Problem statement:
Rewrite the data as a Markdown table with the columns Row and Line, giving a row number and the line's text for each line from the one containing "Is pixel 715" through the end of the data, inclusive. Leave out blank lines.

Entries supplied:
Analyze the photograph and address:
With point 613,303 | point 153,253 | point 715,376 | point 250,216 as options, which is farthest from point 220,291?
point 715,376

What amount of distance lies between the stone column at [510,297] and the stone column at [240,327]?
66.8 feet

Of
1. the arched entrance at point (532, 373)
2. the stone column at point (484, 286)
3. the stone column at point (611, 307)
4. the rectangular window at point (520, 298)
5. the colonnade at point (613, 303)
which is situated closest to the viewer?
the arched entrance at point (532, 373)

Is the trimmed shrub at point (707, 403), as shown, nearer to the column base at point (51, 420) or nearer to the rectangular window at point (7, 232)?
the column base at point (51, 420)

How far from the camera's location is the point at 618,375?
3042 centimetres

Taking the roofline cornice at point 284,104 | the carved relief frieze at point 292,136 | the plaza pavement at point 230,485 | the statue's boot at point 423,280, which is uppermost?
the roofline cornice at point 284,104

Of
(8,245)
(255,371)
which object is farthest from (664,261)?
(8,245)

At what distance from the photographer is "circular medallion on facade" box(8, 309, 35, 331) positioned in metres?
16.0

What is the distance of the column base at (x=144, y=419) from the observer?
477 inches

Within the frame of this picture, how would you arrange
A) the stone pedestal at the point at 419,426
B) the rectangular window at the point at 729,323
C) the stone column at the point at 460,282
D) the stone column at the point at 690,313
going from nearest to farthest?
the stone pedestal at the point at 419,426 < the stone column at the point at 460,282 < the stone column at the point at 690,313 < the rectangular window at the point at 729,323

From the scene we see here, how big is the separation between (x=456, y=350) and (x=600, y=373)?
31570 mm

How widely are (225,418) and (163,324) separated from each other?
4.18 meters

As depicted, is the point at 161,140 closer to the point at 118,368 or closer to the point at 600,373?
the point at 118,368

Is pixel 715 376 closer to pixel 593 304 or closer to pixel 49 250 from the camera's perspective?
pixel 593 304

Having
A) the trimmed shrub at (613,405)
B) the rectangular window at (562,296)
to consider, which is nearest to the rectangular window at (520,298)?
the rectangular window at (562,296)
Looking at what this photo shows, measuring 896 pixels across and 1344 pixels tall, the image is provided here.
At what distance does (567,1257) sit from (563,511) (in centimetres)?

Solution for this task:
| Row | Line |
|---|---|
| 1 | Is pixel 715 376 closer to pixel 593 304 or closer to pixel 49 250 from the camera's perspective? |
| 2 | pixel 593 304 |
| 3 | Having |
| 4 | A) the trimmed shrub at (613,405) |
| 5 | B) the rectangular window at (562,296) |
| 6 | to consider, which is nearest to the rectangular window at (520,298)? |
| 7 | the rectangular window at (562,296) |
| 8 | Looking at what this photo shows, measuring 896 pixels across and 1344 pixels tall, the image is provided here. |
| 9 | At what distance does (567,1257) sit from (563,511) (in centimetres)? |